Self-supervised learning represents an exciting new frontier in AI development, with exciting potential for problem-solving and innovation.

Already in use in NLP

While the popularity pf self-supervised learning is a relatively recent in the world Computer Vision, it's not an entirely novel approach. In fact, the technique has already been leveraged successfully in various natural language processing (NLP) applications.

Some of the most notable self-supervised NLP models include Word2Vec, GloVE, fastText, BERT, and GPT. These models have demonstrated significantly higher performance than those trained solely through supervised learning. In particular, BERT and GPT have been responsible for significant breakthroughs in NLP, achieving state-of-the-art performance on a range of tasks.
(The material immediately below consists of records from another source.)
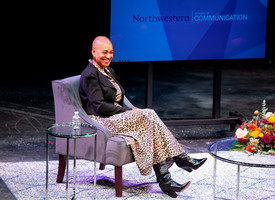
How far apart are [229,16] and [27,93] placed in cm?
383

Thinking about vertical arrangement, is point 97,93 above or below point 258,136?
above

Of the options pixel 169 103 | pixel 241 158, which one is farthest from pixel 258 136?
pixel 169 103

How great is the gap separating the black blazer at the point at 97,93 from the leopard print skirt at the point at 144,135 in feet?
0.25

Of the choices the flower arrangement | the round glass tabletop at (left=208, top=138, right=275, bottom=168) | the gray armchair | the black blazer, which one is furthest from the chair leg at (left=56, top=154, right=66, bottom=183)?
the flower arrangement

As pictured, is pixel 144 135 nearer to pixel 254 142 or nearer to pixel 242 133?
pixel 242 133

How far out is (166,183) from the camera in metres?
4.75

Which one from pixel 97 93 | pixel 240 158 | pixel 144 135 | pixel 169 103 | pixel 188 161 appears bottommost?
pixel 188 161

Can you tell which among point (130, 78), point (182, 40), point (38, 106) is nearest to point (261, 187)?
point (182, 40)

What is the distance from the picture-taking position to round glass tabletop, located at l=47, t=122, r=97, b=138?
424 centimetres

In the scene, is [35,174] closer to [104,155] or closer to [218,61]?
[104,155]

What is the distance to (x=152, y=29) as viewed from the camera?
256 inches

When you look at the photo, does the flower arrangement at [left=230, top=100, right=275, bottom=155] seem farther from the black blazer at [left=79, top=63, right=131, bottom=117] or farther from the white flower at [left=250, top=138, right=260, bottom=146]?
the black blazer at [left=79, top=63, right=131, bottom=117]

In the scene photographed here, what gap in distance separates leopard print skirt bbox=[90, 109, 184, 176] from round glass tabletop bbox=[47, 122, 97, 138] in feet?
1.30

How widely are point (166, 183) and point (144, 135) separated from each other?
17.6 inches
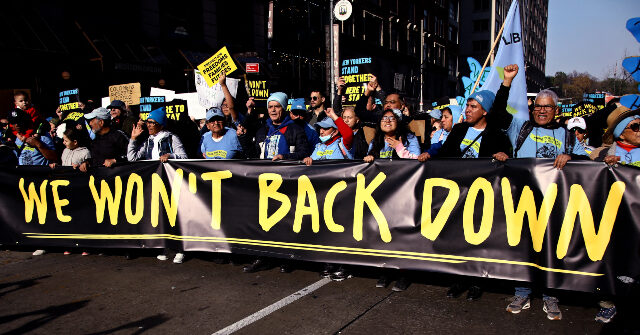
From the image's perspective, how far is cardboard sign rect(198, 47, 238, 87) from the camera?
8.10 metres

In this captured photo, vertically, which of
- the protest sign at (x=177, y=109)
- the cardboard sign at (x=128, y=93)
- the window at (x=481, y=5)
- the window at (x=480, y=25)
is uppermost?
the window at (x=481, y=5)

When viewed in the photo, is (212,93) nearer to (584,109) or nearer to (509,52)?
(509,52)

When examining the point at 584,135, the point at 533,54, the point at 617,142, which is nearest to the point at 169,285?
the point at 617,142

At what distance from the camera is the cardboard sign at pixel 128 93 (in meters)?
9.79

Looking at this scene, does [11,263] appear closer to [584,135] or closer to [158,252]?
[158,252]

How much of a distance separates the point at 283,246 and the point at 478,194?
203 centimetres

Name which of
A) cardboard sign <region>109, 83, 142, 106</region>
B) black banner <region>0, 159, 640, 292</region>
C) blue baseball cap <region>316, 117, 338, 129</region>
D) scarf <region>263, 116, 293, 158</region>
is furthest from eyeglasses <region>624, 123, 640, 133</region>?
cardboard sign <region>109, 83, 142, 106</region>

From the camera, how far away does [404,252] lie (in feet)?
14.8

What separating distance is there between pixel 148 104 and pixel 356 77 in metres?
4.31

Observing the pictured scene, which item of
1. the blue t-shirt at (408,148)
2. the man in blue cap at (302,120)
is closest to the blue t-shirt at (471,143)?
the blue t-shirt at (408,148)

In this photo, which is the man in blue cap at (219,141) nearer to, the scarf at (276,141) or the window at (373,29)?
the scarf at (276,141)

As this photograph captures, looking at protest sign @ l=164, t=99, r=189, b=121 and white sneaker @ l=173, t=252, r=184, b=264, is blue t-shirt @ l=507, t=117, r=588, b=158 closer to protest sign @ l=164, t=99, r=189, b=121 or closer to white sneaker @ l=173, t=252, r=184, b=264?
white sneaker @ l=173, t=252, r=184, b=264

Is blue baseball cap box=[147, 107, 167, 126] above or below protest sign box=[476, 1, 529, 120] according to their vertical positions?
below

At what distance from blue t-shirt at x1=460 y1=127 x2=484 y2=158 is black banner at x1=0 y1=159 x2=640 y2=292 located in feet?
1.62
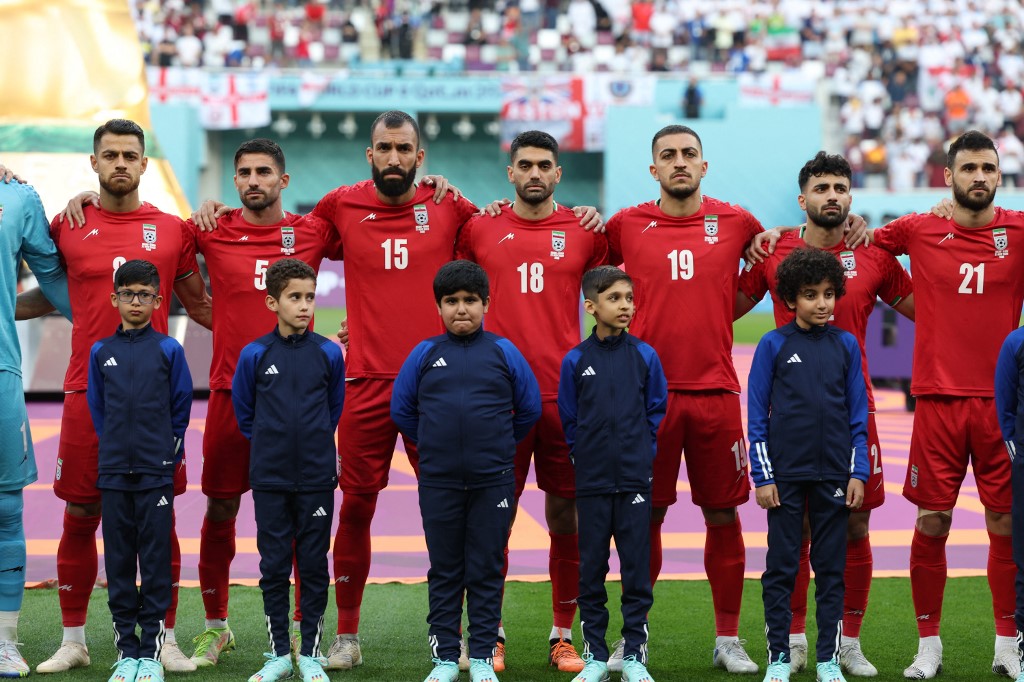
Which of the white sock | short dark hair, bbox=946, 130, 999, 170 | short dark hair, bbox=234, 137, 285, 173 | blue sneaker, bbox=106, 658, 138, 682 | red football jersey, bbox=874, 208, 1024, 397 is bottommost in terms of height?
the white sock

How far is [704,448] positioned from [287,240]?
2.23 meters

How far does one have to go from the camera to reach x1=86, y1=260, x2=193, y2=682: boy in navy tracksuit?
16.9 ft

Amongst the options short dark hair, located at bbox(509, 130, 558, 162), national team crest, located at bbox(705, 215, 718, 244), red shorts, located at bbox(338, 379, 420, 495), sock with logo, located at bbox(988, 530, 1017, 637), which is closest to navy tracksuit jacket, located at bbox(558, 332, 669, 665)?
national team crest, located at bbox(705, 215, 718, 244)

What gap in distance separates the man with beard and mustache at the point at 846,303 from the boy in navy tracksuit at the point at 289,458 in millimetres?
2139

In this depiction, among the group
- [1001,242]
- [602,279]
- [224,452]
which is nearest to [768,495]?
[602,279]

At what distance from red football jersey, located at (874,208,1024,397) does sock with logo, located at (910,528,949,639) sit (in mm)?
723

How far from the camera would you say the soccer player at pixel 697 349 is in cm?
559

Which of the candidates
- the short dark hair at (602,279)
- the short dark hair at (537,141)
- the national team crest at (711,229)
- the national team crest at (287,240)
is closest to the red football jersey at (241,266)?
the national team crest at (287,240)

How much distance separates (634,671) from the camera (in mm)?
5059

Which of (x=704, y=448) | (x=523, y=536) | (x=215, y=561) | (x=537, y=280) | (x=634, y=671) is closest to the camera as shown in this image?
(x=634, y=671)

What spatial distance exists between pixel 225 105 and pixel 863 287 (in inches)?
1057

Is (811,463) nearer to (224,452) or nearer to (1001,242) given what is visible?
(1001,242)

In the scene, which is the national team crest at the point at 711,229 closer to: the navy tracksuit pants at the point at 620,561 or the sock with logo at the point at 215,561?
the navy tracksuit pants at the point at 620,561

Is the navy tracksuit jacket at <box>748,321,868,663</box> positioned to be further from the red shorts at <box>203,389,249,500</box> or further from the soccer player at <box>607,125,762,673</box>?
the red shorts at <box>203,389,249,500</box>
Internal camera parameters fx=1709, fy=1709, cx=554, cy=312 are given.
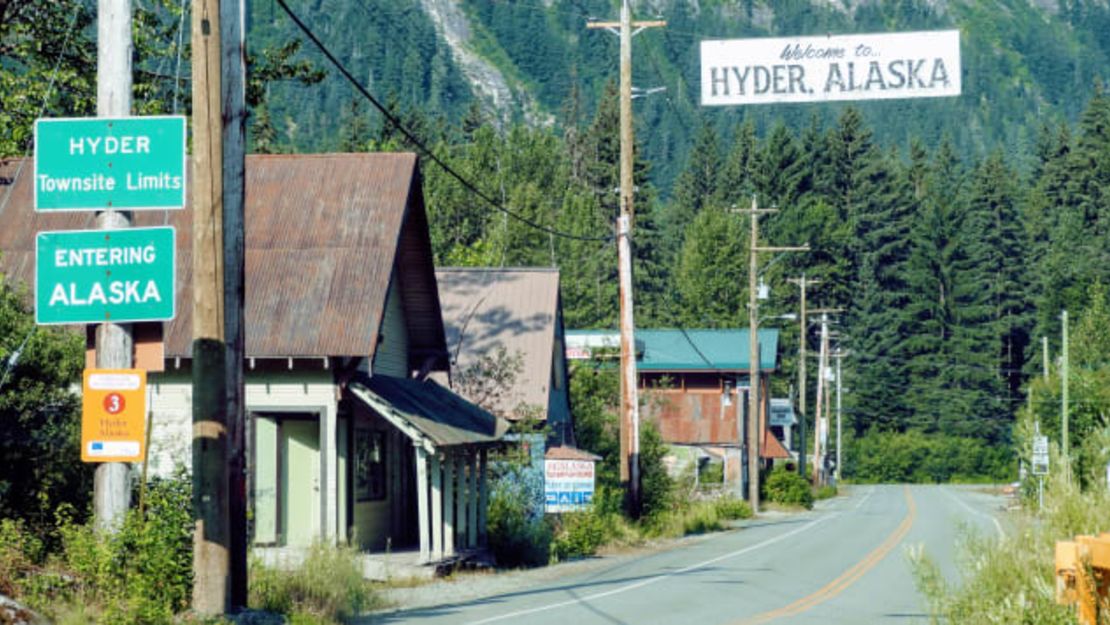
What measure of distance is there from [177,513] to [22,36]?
16.5 metres

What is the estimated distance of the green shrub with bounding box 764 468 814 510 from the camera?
64.6m

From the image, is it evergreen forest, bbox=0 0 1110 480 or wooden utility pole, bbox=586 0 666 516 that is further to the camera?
evergreen forest, bbox=0 0 1110 480

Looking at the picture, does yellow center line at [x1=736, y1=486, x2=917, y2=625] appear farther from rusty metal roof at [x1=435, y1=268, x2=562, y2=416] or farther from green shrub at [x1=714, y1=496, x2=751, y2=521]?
green shrub at [x1=714, y1=496, x2=751, y2=521]

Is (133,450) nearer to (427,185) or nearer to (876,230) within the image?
(427,185)

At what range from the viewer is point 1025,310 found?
413 ft

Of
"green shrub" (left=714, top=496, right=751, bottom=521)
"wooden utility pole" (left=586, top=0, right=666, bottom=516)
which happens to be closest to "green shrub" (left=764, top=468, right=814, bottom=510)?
"green shrub" (left=714, top=496, right=751, bottom=521)

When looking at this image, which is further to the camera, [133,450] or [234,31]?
[234,31]

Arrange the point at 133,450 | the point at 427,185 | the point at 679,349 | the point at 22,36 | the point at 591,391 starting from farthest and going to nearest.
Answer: the point at 427,185
the point at 679,349
the point at 591,391
the point at 22,36
the point at 133,450

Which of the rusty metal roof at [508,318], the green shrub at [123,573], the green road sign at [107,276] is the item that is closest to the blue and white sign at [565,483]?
the rusty metal roof at [508,318]

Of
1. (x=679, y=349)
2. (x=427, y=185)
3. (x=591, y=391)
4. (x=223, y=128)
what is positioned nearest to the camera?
(x=223, y=128)

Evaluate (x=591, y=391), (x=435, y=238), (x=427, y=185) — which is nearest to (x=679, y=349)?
(x=435, y=238)

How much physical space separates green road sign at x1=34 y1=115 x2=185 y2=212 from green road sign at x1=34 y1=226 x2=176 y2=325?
31 centimetres

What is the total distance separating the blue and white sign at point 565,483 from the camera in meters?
31.8

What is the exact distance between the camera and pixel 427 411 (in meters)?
27.6
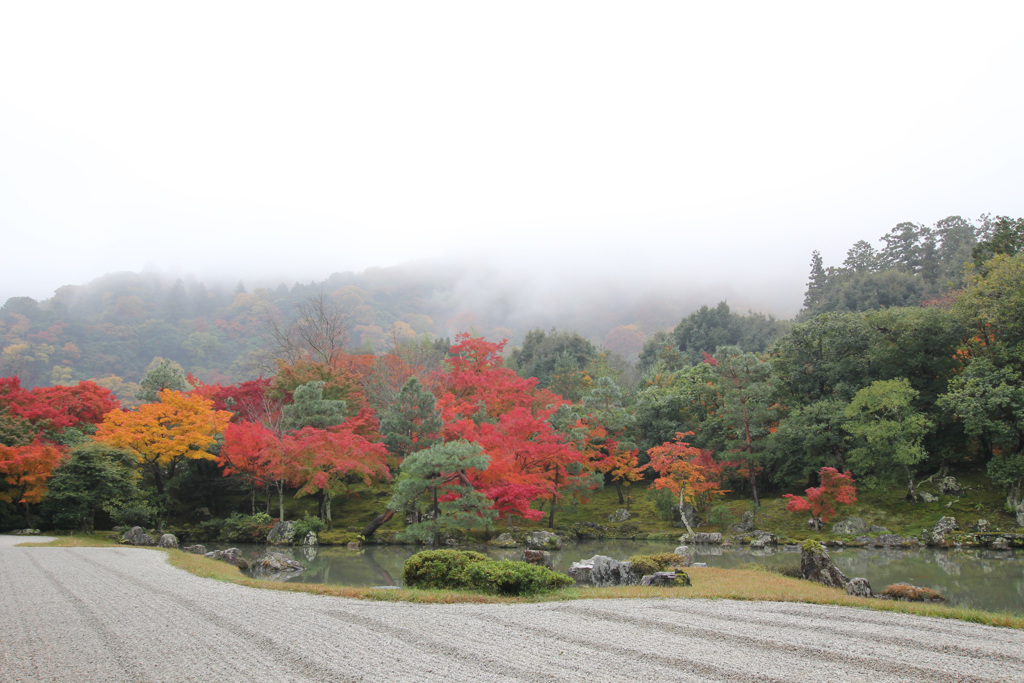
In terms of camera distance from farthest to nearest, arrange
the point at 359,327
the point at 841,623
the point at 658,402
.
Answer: the point at 359,327 → the point at 658,402 → the point at 841,623

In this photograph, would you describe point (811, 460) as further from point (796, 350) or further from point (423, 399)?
point (423, 399)

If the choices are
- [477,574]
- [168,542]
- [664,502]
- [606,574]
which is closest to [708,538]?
[664,502]

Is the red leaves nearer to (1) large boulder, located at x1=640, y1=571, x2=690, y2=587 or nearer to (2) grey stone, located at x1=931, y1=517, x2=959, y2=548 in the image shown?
(1) large boulder, located at x1=640, y1=571, x2=690, y2=587

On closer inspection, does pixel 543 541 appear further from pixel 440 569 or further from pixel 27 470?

Thanks to these models, self-supervised learning is gaining traction as a viable solution for a range of NLP challenges. From language translation and sentiment analysis to question-answering and chatbots, the potential uses of self-supervised NLP models are practically limitless. With continued research and development, we can expect to see even more exciting applications of self-supervised learning in the NLP space in the years to come.

General technique

Self-supervised learning is a broad category of techniques that span a range of approaches and applications. However, there are a few general techniques that have emerged as key means for achieving self-supervised learning, regardless of the precise application being considered.

The general technique is to predict a part of the input from the whole input. The illustration bellow shows what self-supervised learning aims to do: the system is trained to predict hidden parts of the input (in gray) from visible parts of the input (in green).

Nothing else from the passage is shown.